Water calls to you in some of India’s famous cities. In Mumbai, a long string of neighborhoods lights up coastal Marine Drive, where lovers stroll at night. In Kolkata, the former capital of the British Empire, the lively foot traffic crossing the Howrah Bridge above the Hooghly River makes it feel a bit like being on the Golden Gate Bridge. Down south in Chennai, between a stretch of resorts and a fishing village, the city’s port might hold a similar romance, if you’re apt to grow sentimental about the ambitious future of the nation. B. Vimal, traffic manager for the Chennai port, says the maritime sector has been neglected for years — but that may at last be changing.
Industry watchers think that’s the case: A February report from the India Brand Equity Foundation shows that cargo traffic moving through India’s 13 major ports and several hundred minor ports will rise by almost 60 percent between 2015 and 2017 to a whopping 1,758 million metric tons. Manufacturing and ports might sound like artifacts of an older age of business, but for India, they ring of the future — the nation that was kept out of international trade by its colonial overlords for decades can finally participate. What’s more, manufacturing and ports can help India move past the era of early globalization in which its cities’ connection to the rest of the world was likelier to be in call centers than in the creation and export of large consumer goods. Today’s India, like its frenemy China, hankers after what Japan achieved in the 1980s, and beyond: an ability to make and sell stuff that people want the world over, and to tend to a homegrown market at the same time.

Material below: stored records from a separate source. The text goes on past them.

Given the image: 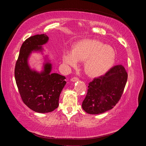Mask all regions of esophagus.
Wrapping results in <instances>:
<instances>
[{"mask_svg": "<svg viewBox=\"0 0 146 146\" xmlns=\"http://www.w3.org/2000/svg\"><path fill=\"white\" fill-rule=\"evenodd\" d=\"M70 80L72 81V82H76V81L78 80V78L77 77H73V78L70 79Z\"/></svg>", "mask_w": 146, "mask_h": 146, "instance_id": "esophagus-1", "label": "esophagus"}]
</instances>
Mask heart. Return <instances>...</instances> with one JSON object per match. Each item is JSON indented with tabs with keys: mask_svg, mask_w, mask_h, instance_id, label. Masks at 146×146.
<instances>
[{
	"mask_svg": "<svg viewBox=\"0 0 146 146\" xmlns=\"http://www.w3.org/2000/svg\"><path fill=\"white\" fill-rule=\"evenodd\" d=\"M116 58L114 48L95 39H85L78 42L73 51L66 50L63 62L67 66L75 67L78 60L86 61L85 69L91 76H98L107 72L112 67Z\"/></svg>",
	"mask_w": 146,
	"mask_h": 146,
	"instance_id": "obj_1",
	"label": "heart"
}]
</instances>
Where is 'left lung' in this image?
<instances>
[{
	"instance_id": "left-lung-1",
	"label": "left lung",
	"mask_w": 146,
	"mask_h": 146,
	"mask_svg": "<svg viewBox=\"0 0 146 146\" xmlns=\"http://www.w3.org/2000/svg\"><path fill=\"white\" fill-rule=\"evenodd\" d=\"M128 74L122 64L112 67L103 76L94 78L88 85L82 108L88 114H98L112 109L121 99Z\"/></svg>"
}]
</instances>
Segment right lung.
Listing matches in <instances>:
<instances>
[{
    "instance_id": "add662e5",
    "label": "right lung",
    "mask_w": 146,
    "mask_h": 146,
    "mask_svg": "<svg viewBox=\"0 0 146 146\" xmlns=\"http://www.w3.org/2000/svg\"><path fill=\"white\" fill-rule=\"evenodd\" d=\"M48 37L46 34L30 36L20 48L15 69L16 83L23 102L33 111L44 113L58 108L59 98L66 82L64 76L51 74L52 65L46 63L41 73L32 70L28 58L32 51L42 50Z\"/></svg>"
}]
</instances>
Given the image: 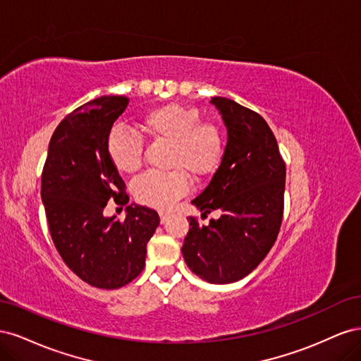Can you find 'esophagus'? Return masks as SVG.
Returning a JSON list of instances; mask_svg holds the SVG:
<instances>
[{"label": "esophagus", "mask_w": 361, "mask_h": 361, "mask_svg": "<svg viewBox=\"0 0 361 361\" xmlns=\"http://www.w3.org/2000/svg\"><path fill=\"white\" fill-rule=\"evenodd\" d=\"M159 218H161V224H166V223L169 221V218H170V212L161 211V212H159Z\"/></svg>", "instance_id": "1"}]
</instances>
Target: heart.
<instances>
[{
  "label": "heart",
  "mask_w": 361,
  "mask_h": 361,
  "mask_svg": "<svg viewBox=\"0 0 361 361\" xmlns=\"http://www.w3.org/2000/svg\"><path fill=\"white\" fill-rule=\"evenodd\" d=\"M146 137L171 145L169 166L174 170L147 171L133 182L134 197L146 206L167 211L190 191L188 173L203 180L220 167L226 140L214 123L200 122L197 108L180 104H162L145 111L137 120ZM108 158L120 173H134L141 166L143 143L130 130L114 128L106 141Z\"/></svg>",
  "instance_id": "heart-1"
}]
</instances>
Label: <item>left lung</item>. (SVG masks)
Instances as JSON below:
<instances>
[{
	"label": "left lung",
	"instance_id": "8db88e82",
	"mask_svg": "<svg viewBox=\"0 0 361 361\" xmlns=\"http://www.w3.org/2000/svg\"><path fill=\"white\" fill-rule=\"evenodd\" d=\"M211 104L226 125L227 145L209 185L191 203L202 215L220 216L207 226L190 216L182 255L195 276L226 285L248 276L274 245L286 166L264 117L227 97L215 96Z\"/></svg>",
	"mask_w": 361,
	"mask_h": 361
}]
</instances>
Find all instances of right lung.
I'll use <instances>...</instances> for the list:
<instances>
[{
  "instance_id": "right-lung-1",
  "label": "right lung",
  "mask_w": 361,
  "mask_h": 361,
  "mask_svg": "<svg viewBox=\"0 0 361 361\" xmlns=\"http://www.w3.org/2000/svg\"><path fill=\"white\" fill-rule=\"evenodd\" d=\"M128 104L125 96H101L64 117L42 173L54 245L76 276L99 289L122 288L143 271L147 243L159 224L157 211L135 203L125 207V221L104 215L110 200L129 202L106 152L113 123Z\"/></svg>"
}]
</instances>
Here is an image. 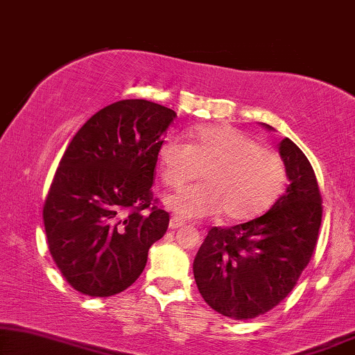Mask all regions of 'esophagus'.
<instances>
[{
  "instance_id": "esophagus-1",
  "label": "esophagus",
  "mask_w": 355,
  "mask_h": 355,
  "mask_svg": "<svg viewBox=\"0 0 355 355\" xmlns=\"http://www.w3.org/2000/svg\"><path fill=\"white\" fill-rule=\"evenodd\" d=\"M183 225H184V222L182 220V218H180V217H175V216H173V217L171 218V223H168V227H171L172 230H177V228L183 227Z\"/></svg>"
}]
</instances>
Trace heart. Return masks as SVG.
I'll return each instance as SVG.
<instances>
[{"label":"heart","mask_w":355,"mask_h":355,"mask_svg":"<svg viewBox=\"0 0 355 355\" xmlns=\"http://www.w3.org/2000/svg\"><path fill=\"white\" fill-rule=\"evenodd\" d=\"M188 144L168 138L159 146V167L166 187L180 189L196 180L199 187L166 199L184 218L216 216L248 220L270 206L286 182V166L277 153L263 149L248 133L230 125L189 130Z\"/></svg>","instance_id":"heart-1"}]
</instances>
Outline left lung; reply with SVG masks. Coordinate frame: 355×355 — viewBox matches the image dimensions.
<instances>
[{
    "instance_id": "8db88e82",
    "label": "left lung",
    "mask_w": 355,
    "mask_h": 355,
    "mask_svg": "<svg viewBox=\"0 0 355 355\" xmlns=\"http://www.w3.org/2000/svg\"><path fill=\"white\" fill-rule=\"evenodd\" d=\"M278 149L289 178L283 196L261 217L212 227L193 262L204 301L233 320L256 318L278 306L296 286L317 246L322 194L315 173L289 138Z\"/></svg>"
}]
</instances>
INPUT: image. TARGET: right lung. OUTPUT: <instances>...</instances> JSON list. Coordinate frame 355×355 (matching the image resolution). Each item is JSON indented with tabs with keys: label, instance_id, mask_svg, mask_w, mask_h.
<instances>
[{
	"label": "right lung",
	"instance_id": "1",
	"mask_svg": "<svg viewBox=\"0 0 355 355\" xmlns=\"http://www.w3.org/2000/svg\"><path fill=\"white\" fill-rule=\"evenodd\" d=\"M177 114L123 99L89 117L64 153L43 206L51 257L78 293L107 297L137 282L167 232L153 199L162 137Z\"/></svg>",
	"mask_w": 355,
	"mask_h": 355
}]
</instances>
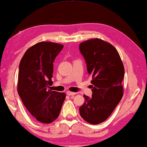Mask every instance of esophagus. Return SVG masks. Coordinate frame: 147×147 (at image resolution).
Returning <instances> with one entry per match:
<instances>
[{
	"label": "esophagus",
	"mask_w": 147,
	"mask_h": 147,
	"mask_svg": "<svg viewBox=\"0 0 147 147\" xmlns=\"http://www.w3.org/2000/svg\"><path fill=\"white\" fill-rule=\"evenodd\" d=\"M66 94H67V95H68V96H74V95H76V93H75V92H70V91H67Z\"/></svg>",
	"instance_id": "1"
}]
</instances>
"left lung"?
Wrapping results in <instances>:
<instances>
[{
    "label": "left lung",
    "instance_id": "8db88e82",
    "mask_svg": "<svg viewBox=\"0 0 147 147\" xmlns=\"http://www.w3.org/2000/svg\"><path fill=\"white\" fill-rule=\"evenodd\" d=\"M88 74L92 76V98L80 107L83 119L92 124L105 121L123 96L124 67L119 53L108 42L95 38L80 44Z\"/></svg>",
    "mask_w": 147,
    "mask_h": 147
}]
</instances>
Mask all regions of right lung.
Masks as SVG:
<instances>
[{
	"label": "right lung",
	"mask_w": 147,
	"mask_h": 147,
	"mask_svg": "<svg viewBox=\"0 0 147 147\" xmlns=\"http://www.w3.org/2000/svg\"><path fill=\"white\" fill-rule=\"evenodd\" d=\"M63 45L42 41L29 48L19 64L17 91L24 106L37 121L57 119L65 94L49 90L53 84V61Z\"/></svg>",
	"instance_id": "add662e5"
}]
</instances>
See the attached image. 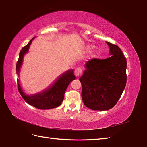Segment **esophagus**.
<instances>
[{
    "label": "esophagus",
    "mask_w": 147,
    "mask_h": 147,
    "mask_svg": "<svg viewBox=\"0 0 147 147\" xmlns=\"http://www.w3.org/2000/svg\"><path fill=\"white\" fill-rule=\"evenodd\" d=\"M74 74H75V76L76 77H80L82 76V69L81 68L78 67V68H76L75 71H74Z\"/></svg>",
    "instance_id": "34e87169"
}]
</instances>
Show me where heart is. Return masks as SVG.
Instances as JSON below:
<instances>
[{"instance_id": "heart-1", "label": "heart", "mask_w": 147, "mask_h": 147, "mask_svg": "<svg viewBox=\"0 0 147 147\" xmlns=\"http://www.w3.org/2000/svg\"><path fill=\"white\" fill-rule=\"evenodd\" d=\"M96 51H92V52H91V55H92V56H95V55H96Z\"/></svg>"}]
</instances>
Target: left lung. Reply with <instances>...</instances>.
I'll return each instance as SVG.
<instances>
[{
    "label": "left lung",
    "instance_id": "1",
    "mask_svg": "<svg viewBox=\"0 0 147 147\" xmlns=\"http://www.w3.org/2000/svg\"><path fill=\"white\" fill-rule=\"evenodd\" d=\"M109 58L92 59L80 78L84 104L95 111H107L117 104L126 84V59L117 45L106 42Z\"/></svg>",
    "mask_w": 147,
    "mask_h": 147
}]
</instances>
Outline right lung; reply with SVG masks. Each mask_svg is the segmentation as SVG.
Wrapping results in <instances>:
<instances>
[{
    "instance_id": "obj_1",
    "label": "right lung",
    "mask_w": 147,
    "mask_h": 147,
    "mask_svg": "<svg viewBox=\"0 0 147 147\" xmlns=\"http://www.w3.org/2000/svg\"><path fill=\"white\" fill-rule=\"evenodd\" d=\"M35 38V37H34L31 40L26 46L23 47L20 52L19 59L16 64V73L18 76H20L21 68L23 65L24 56L28 52L31 43ZM75 78L74 71L69 69L59 76L48 88L43 90L42 92L32 95L26 94L23 92V90L20 85V80L18 79V90L22 97L28 104L43 110L53 109L61 105L64 98V93L69 84L72 81L75 80Z\"/></svg>"
}]
</instances>
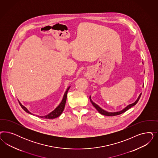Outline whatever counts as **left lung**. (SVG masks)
Listing matches in <instances>:
<instances>
[{"label":"left lung","instance_id":"8db88e82","mask_svg":"<svg viewBox=\"0 0 158 158\" xmlns=\"http://www.w3.org/2000/svg\"><path fill=\"white\" fill-rule=\"evenodd\" d=\"M141 96V94L139 95V97L138 98V99L136 100V101H135V102H134V103H132V104H130V105H128L127 107H125L124 109H123L122 110L119 111V112H106V111L104 110L103 109H102V108H101V107H99V106L98 105H97L96 103H95L94 102H93V101H92L91 97V96L89 97V99H90V101L91 102L92 105L96 108V109H97V110L98 111V112H99L101 114H103V115L110 116H117V115H118V114H122V113H124V112H126V111H127V110H128L130 108H131V107H132V106H134V105H135L137 103V102H138V101H139V98H140Z\"/></svg>","mask_w":158,"mask_h":158}]
</instances>
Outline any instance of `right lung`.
<instances>
[{
    "instance_id": "right-lung-1",
    "label": "right lung",
    "mask_w": 158,
    "mask_h": 158,
    "mask_svg": "<svg viewBox=\"0 0 158 158\" xmlns=\"http://www.w3.org/2000/svg\"><path fill=\"white\" fill-rule=\"evenodd\" d=\"M70 87H69L67 88L66 91L65 92V93H64V96H63V99H62V101H61V103L59 104V105L57 107H56V109H55L53 111L51 112L50 113H49L48 115H46V116H38V115H36V116L37 117H41V118H48V119H52V118H56V117H59V116L61 114V113H62V112H63L64 108V106H65L66 102L67 92H68L69 89H70ZM19 103H20V105L24 109V111H26L27 113H28L31 114H32L31 112H29V111L28 110V109H27L25 106H24L23 105H22L20 102H19Z\"/></svg>"
}]
</instances>
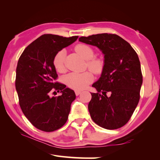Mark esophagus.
Listing matches in <instances>:
<instances>
[{"mask_svg":"<svg viewBox=\"0 0 160 160\" xmlns=\"http://www.w3.org/2000/svg\"><path fill=\"white\" fill-rule=\"evenodd\" d=\"M75 93H76V96H79V95L81 93L80 91H75Z\"/></svg>","mask_w":160,"mask_h":160,"instance_id":"obj_1","label":"esophagus"}]
</instances>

Vimal and others like him tip their hat to the ruling party and its leader, Prime Minister Narendra Modi, who was voted into office on a reputation of being good for business. To ensure no one forgets this promise, one of the Modi government’s battering rams is the wide-ranging Make in India campaign, an initiative to encourage Indian and foreign companies alike to make goods within the country. “The ports are going to be critical” for realizing Make in India, says G. Raghuram, faculty dean of the Indian Institute of Management, Ahmedabad, and former vice chancellor of the Indian Maritime University.
Without uniting the country’s tangled network of roads and railroad tracks with its ports, India’s long-term future doesn’t look good.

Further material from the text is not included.